Ах, какие это были сны, если, конечно, мне везло и они в самом деле проходили передо мною, как на экране! Признаться, я этим занимаюсь и сейчас, хотя возраст – как бы это поизящнее выразиться – внес существенные коррективы в мои сценарии снов. В детстве я мечтал обрести способность оказаться в любимых книгах и не только зримо увидеть их героев, но и запросто пообщаться с ними. С Питером Марицем, юным буром из Трансвааля, с неугомонным бретером д'Артаньяном, со знаменитым пиратом капитаном Флинтом или князем Серебряным. В детстве я свято верил, что в книгах излагаются исторические события, что их герои – в самом деле существовавшие и, что самое любопытное, продолжающие существовать люди, с которыми можно запросто встретиться где-то там, вне реальности, но вполне реально. Потом это прошло (может быть, к сожалению?), я сам стал сочинять нечто близкое к действительности и записывать это «нечто», а ощущение – будто чуточку обокрал самого себя. И стал куда беднее, чем в голодном детстве…
Да, теперь я мечтаю об ином, но столь же нереальном, потому что мечтать реально – неинтересно, поверьте. Мечтать, подобно Корейке, о том, что я найду толстый бумажник, набитый сотенными? Глупо.
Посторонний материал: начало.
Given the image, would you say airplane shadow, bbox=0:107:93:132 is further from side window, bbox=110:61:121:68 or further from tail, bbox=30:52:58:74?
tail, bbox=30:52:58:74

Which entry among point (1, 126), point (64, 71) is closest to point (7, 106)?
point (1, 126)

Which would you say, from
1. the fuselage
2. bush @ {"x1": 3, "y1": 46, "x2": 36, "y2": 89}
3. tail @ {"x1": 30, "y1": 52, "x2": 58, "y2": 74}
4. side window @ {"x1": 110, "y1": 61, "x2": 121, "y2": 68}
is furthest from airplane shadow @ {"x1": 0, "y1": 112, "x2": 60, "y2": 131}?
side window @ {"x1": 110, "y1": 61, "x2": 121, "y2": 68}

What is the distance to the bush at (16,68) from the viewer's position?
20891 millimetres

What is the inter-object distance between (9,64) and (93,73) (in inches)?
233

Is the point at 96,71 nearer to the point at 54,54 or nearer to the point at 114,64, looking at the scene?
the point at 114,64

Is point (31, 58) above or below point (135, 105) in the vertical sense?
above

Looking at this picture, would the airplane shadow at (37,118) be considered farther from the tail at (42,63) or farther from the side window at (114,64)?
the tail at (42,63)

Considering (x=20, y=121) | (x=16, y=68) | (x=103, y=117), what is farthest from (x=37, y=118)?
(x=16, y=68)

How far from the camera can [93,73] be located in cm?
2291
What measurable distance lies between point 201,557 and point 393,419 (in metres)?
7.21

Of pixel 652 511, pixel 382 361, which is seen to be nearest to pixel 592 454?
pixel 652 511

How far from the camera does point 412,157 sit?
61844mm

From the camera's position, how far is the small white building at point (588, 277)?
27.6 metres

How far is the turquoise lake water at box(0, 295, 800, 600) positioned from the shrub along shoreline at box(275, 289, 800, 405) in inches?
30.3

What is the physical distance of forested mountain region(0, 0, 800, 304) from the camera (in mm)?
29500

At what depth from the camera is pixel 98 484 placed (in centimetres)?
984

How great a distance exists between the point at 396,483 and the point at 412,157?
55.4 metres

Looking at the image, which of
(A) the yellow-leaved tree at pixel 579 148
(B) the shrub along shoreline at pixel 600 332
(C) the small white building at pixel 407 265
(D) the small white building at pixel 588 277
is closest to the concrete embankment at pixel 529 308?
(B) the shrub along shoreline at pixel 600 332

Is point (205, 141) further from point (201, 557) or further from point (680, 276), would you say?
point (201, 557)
Мечты – бесценны сами по себе хотя бы потому, что способность мечтать – осколок утерянного детства. Крохотный, как бриллиант, и сверкающий, как бриллиант. А ведь человек живет только в детстве своем. Только. В юности он – суетится, в зрелости – озабочен, в старости – раним. Вот почему мечты для меня – просто продолжение жизни. Всегда что-то обещающей и никогда не выполняющей своих обещаний. Может быть, именно в этом и заключается ее прелесть? Как знать, как знать…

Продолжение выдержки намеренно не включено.